Господи! Что за жизнь! Только потому, что какой-то Батурин стрелял в Горбачева, вся его, Майкла, жизнь пошла вверх тормашками! А Поля — из-за какого-то письма!.. Господи, почему? Почему-у-у?!. Да, он заподозрил что-то неладное в то утро, когда вернулся из Вашингтона. Больше того, сам Горбачев сказал ему, что КГБ не может не знать об этом письме, и, выйдя от Горбачева, Майкл так и сказал американскому Послу… Но, Боже мой, — Полина, КГБ, газ!
Августовское солнце пекло по-африкански. Поток машин оглушал Садовое кольцо и Комсомольский проспект чудовищным ревом армейских грузовиков и гарью их выхлопных газов. Москва и в обычные дни, до покушения на Горбачева выглядела, как оккупированные Израилем арабские территории — такое же количество армейских грузовиков, такие же разбитые дороги, такая же пыль на деревьях и такое же ощущение, что вот-вот откуда-то начнут стрелять. А теперь, после того, как в город вошли три танковые и шесть десантных дивизий, а в воздухе постоянным дозором кружили военные вертолеты, Москва превратилась не то в Ольстер, не то в Бейрут.

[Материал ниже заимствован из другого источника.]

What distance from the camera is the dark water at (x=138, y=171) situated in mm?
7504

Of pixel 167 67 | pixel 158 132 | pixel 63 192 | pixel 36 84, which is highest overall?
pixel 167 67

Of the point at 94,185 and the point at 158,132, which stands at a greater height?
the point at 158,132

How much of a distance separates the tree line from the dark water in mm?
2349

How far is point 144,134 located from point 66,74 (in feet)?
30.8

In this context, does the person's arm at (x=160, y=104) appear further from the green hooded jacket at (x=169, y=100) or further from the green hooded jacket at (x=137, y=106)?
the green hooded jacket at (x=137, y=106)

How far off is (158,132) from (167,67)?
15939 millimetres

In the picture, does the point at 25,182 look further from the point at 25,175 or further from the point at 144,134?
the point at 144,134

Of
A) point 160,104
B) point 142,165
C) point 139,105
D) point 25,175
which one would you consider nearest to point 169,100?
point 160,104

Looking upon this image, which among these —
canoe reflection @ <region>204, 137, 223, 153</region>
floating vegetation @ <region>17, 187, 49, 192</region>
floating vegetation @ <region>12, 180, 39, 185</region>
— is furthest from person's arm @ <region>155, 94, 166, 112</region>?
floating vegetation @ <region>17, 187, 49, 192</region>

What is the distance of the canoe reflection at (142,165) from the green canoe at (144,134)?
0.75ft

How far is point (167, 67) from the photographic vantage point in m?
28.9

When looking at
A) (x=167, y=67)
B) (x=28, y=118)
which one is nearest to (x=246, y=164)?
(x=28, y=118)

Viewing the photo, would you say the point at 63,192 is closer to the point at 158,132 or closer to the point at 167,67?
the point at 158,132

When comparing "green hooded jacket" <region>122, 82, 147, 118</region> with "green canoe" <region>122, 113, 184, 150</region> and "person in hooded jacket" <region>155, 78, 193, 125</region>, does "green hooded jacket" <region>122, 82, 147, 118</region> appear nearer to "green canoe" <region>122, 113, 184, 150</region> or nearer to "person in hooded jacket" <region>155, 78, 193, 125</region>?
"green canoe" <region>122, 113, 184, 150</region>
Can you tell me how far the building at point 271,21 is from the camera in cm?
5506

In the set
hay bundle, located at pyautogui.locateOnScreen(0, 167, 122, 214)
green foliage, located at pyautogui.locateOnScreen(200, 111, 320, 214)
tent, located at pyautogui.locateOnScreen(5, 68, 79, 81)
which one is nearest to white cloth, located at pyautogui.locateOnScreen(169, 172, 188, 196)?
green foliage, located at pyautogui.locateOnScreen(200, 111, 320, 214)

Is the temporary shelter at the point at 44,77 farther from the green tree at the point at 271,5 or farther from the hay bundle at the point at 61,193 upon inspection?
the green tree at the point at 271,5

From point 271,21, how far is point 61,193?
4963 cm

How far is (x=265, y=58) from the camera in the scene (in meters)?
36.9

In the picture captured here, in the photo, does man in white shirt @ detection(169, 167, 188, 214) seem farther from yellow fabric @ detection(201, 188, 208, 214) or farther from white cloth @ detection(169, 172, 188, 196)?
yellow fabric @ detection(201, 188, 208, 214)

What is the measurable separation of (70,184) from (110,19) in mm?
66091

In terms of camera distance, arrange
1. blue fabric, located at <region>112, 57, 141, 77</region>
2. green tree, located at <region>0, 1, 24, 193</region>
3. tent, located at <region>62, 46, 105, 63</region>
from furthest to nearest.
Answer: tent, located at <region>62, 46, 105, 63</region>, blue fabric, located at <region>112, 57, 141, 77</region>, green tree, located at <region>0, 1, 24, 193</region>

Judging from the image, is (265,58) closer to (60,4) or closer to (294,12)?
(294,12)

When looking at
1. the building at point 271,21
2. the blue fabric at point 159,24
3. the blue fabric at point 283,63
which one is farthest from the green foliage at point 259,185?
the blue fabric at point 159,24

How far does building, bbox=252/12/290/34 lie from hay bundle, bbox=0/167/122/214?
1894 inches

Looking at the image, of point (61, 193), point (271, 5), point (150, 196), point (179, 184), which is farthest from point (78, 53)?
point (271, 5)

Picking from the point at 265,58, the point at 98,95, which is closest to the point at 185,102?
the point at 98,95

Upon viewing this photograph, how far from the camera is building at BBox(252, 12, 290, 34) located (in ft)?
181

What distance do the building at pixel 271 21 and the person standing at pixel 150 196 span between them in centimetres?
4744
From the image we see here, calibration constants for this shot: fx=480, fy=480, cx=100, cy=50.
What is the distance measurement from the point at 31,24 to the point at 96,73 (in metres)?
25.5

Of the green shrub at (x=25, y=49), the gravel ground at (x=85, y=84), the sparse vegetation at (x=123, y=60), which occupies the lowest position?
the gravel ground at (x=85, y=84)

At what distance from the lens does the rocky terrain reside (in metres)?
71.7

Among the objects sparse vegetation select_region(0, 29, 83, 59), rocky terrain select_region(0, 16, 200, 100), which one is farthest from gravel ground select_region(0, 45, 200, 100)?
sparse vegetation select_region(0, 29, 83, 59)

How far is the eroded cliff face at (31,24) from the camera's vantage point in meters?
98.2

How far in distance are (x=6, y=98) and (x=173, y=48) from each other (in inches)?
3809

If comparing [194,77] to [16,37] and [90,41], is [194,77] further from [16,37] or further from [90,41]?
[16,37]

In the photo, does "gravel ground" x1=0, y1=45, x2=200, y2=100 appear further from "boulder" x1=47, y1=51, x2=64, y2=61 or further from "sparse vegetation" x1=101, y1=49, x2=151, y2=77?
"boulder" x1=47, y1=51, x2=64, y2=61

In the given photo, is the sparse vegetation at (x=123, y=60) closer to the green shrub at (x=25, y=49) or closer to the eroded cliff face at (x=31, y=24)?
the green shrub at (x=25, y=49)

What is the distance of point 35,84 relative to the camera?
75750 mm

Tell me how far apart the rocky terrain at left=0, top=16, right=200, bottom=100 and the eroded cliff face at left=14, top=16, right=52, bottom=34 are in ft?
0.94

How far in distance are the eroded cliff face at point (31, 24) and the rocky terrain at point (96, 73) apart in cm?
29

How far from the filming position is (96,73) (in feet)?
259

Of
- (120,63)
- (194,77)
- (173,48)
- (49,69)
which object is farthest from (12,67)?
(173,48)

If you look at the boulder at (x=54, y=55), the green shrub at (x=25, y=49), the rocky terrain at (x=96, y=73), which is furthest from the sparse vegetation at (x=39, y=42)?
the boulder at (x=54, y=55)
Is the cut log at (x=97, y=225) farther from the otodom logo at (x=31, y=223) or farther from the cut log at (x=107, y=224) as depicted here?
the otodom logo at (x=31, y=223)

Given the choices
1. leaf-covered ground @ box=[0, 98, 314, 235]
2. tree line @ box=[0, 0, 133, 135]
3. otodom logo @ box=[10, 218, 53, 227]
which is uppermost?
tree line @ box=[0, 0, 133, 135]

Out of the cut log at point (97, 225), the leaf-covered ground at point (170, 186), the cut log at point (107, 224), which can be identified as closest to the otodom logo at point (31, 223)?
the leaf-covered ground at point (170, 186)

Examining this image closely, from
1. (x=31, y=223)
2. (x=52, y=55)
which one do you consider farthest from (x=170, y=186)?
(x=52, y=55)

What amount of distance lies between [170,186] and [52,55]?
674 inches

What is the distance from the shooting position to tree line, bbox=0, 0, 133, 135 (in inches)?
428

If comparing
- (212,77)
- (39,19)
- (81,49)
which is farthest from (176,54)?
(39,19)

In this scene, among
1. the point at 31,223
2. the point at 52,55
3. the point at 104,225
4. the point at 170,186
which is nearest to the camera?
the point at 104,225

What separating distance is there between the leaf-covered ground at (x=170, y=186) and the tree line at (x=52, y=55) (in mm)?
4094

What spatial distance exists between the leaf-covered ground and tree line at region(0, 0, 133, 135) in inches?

Но Майкл сейчас не обращал внимания на торчащие на перекрестках танки и военные патрули — он вел машину, как в бреду, но он знал дорогу в Черемушки, он не раз отвозил Полю домой после часа ночи, когда метро уже закрывалось. Бетонные стены пятиэтажных «хрущоб» этого района, замазанные по швам черным битумом так, что издали Черемушки кажутся грудой грязных костяшек домино.
Едва свернув с проспекта, Майкл был вынужден сбросить газ. Даже «Мерседес» не может выдержать этих разбитых московских мостовых. Стоит съехать с центральной, парадной улицы, как сразу начинается Гарлем семидесятых годов, и русские мальчишки хулиганят у разбитого и хлещущего водой пожарного крана совершенно так же, как их черные сверстники в Гарлеме…
Тормозим — Черемушкинский рынок. Нужно купить что-нибудь для Поли. Но только — быстро, бегом!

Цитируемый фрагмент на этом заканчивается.